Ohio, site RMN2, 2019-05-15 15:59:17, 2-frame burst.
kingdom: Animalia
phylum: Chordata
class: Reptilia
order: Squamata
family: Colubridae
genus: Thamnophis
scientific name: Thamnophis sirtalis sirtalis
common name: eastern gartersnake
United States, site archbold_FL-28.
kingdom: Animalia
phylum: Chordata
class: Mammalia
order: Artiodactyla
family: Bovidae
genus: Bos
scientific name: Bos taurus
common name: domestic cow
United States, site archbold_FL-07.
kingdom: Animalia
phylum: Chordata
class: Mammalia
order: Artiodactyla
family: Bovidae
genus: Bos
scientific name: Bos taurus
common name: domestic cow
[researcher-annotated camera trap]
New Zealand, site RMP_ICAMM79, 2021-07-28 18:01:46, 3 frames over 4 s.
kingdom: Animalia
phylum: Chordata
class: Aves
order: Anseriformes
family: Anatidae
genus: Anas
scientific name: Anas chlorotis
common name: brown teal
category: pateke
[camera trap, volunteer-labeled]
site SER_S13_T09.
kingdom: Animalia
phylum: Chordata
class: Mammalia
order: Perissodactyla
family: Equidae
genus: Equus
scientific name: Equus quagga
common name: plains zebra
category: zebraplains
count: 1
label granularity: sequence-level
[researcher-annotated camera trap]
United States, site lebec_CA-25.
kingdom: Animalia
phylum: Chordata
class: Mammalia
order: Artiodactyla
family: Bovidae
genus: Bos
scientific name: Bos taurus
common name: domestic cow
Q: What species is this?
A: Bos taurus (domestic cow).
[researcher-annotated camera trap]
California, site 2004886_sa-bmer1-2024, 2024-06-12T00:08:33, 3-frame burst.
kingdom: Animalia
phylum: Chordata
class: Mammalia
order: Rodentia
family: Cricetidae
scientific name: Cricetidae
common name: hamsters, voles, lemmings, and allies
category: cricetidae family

Task goal: Tell how many lines in the data contain the word "scientific", answering with that number and no other text.

Answer space: 7